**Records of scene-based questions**
**********

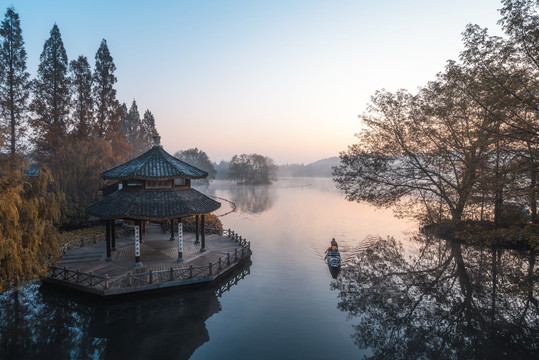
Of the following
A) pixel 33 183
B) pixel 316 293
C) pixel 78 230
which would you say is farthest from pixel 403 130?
pixel 78 230

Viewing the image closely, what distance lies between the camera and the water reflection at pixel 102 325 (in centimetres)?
1045

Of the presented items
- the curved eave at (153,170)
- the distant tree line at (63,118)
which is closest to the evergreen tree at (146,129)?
the distant tree line at (63,118)

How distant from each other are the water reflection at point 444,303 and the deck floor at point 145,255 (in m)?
9.25

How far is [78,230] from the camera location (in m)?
25.8

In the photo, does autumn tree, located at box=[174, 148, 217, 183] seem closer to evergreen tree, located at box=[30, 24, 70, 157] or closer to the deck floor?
evergreen tree, located at box=[30, 24, 70, 157]

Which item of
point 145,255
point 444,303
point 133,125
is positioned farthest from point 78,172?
point 133,125

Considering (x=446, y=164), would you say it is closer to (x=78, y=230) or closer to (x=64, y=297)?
(x=64, y=297)

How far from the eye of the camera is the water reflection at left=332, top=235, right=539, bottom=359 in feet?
36.2

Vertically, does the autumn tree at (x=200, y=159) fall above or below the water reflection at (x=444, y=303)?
above

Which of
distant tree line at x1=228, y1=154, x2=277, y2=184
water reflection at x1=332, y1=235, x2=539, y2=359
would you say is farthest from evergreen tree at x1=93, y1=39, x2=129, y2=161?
distant tree line at x1=228, y1=154, x2=277, y2=184

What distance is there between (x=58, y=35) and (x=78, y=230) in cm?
2317

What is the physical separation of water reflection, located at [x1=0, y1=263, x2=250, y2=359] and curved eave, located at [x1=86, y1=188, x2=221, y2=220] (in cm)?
452

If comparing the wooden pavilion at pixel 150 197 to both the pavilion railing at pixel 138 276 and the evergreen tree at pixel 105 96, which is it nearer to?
the pavilion railing at pixel 138 276

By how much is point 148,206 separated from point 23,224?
6.13 m
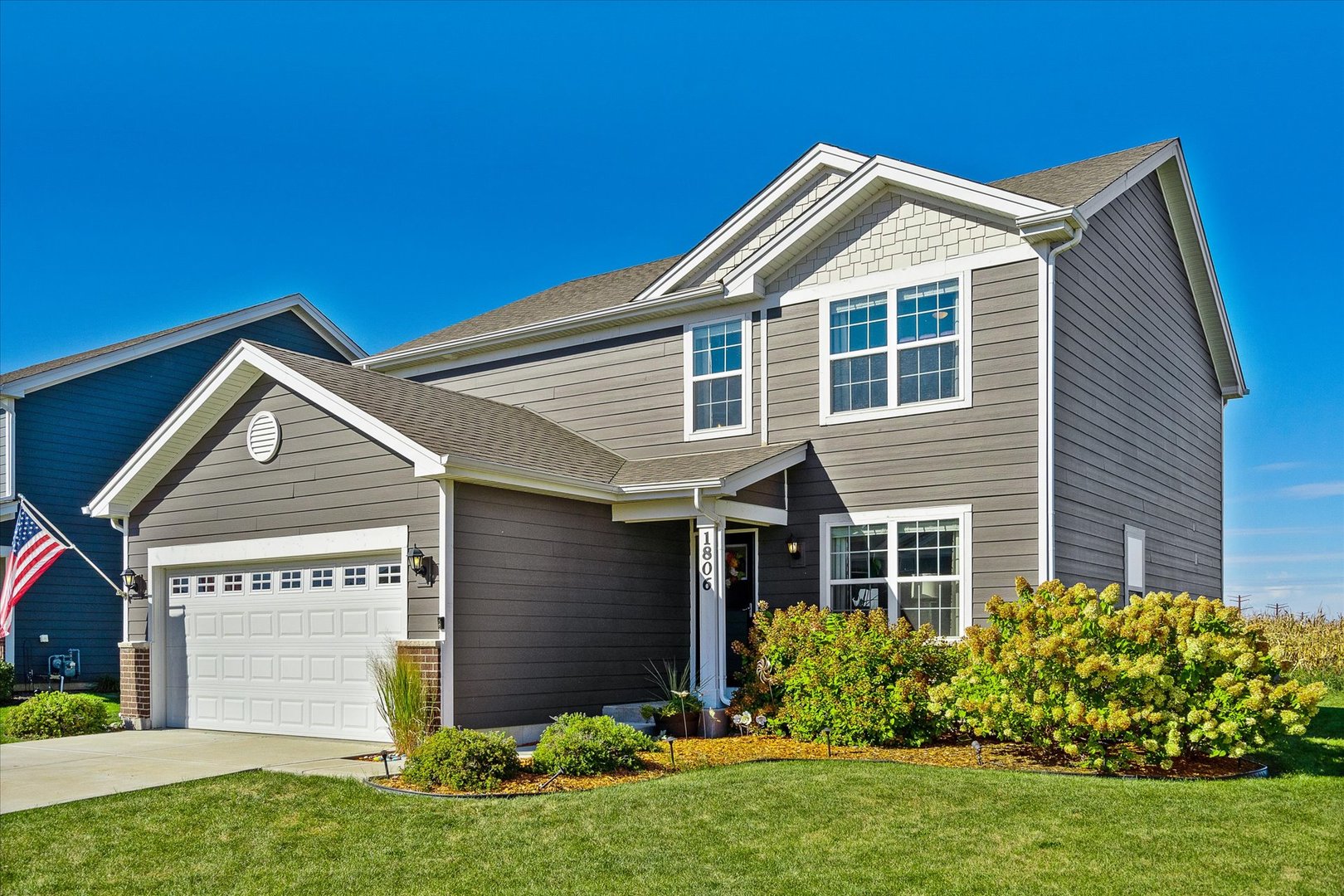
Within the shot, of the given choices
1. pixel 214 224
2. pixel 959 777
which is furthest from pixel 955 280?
pixel 214 224

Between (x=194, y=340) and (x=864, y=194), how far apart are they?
1550 centimetres

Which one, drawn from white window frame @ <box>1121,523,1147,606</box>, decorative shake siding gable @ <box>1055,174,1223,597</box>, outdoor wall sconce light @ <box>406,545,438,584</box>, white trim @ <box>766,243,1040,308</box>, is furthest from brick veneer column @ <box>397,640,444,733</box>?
white window frame @ <box>1121,523,1147,606</box>

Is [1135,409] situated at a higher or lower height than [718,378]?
lower

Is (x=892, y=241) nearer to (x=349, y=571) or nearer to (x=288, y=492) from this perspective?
(x=349, y=571)

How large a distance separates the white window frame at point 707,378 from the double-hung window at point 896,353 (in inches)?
46.8

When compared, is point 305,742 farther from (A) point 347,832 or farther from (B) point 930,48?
(B) point 930,48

**********

**Exercise prompt**
Arrange the lines of the records as a JSON list of strings, one string per line with blank lines skipped, beginning at the line containing "How far is [78,230]" and continuing through the line containing "1550 centimetres". Leave the pictures out.

**Answer**
[
  "How far is [78,230] from the camera location (in m)?",
  "25.8",
  "In the photo, does autumn tree, located at box=[174, 148, 217, 183] seem closer to evergreen tree, located at box=[30, 24, 70, 157] or closer to the deck floor?",
  "evergreen tree, located at box=[30, 24, 70, 157]",
  "Which item of",
  "point 145,255",
  "point 444,303",
  "point 133,125",
  "is positioned farthest from point 78,172?",
  "point 133,125",
  "Considering (x=446, y=164), would you say it is closer to (x=78, y=230) or closer to (x=64, y=297)?",
  "(x=64, y=297)",
  "How far from the eye of the camera is the water reflection at left=332, top=235, right=539, bottom=359 in feet?",
  "36.2",
  "Vertically, does the autumn tree at (x=200, y=159) fall above or below the water reflection at (x=444, y=303)?",
  "above",
  "Which of",
  "distant tree line at x1=228, y1=154, x2=277, y2=184",
  "water reflection at x1=332, y1=235, x2=539, y2=359",
  "would you say is farthest from evergreen tree at x1=93, y1=39, x2=129, y2=161?",
  "distant tree line at x1=228, y1=154, x2=277, y2=184",
  "What distance is there between (x=58, y=35) and (x=78, y=230) in cm?",
  "2317",
  "What is the physical separation of water reflection, located at [x1=0, y1=263, x2=250, y2=359] and curved eave, located at [x1=86, y1=188, x2=221, y2=220] (in cm)?",
  "452",
  "If comparing the wooden pavilion at pixel 150 197 to both the pavilion railing at pixel 138 276 and the evergreen tree at pixel 105 96, which is it nearer to?",
  "the pavilion railing at pixel 138 276",
  "By how much is point 148,206 separated from point 23,224?",
  "6.13 m",
  "Within the shot, of the given choices",
  "1. pixel 214 224",
  "2. pixel 959 777",
  "which is furthest from pixel 955 280?",
  "pixel 214 224",
  "Between (x=194, y=340) and (x=864, y=194), how far apart are they?",
  "1550 centimetres"
]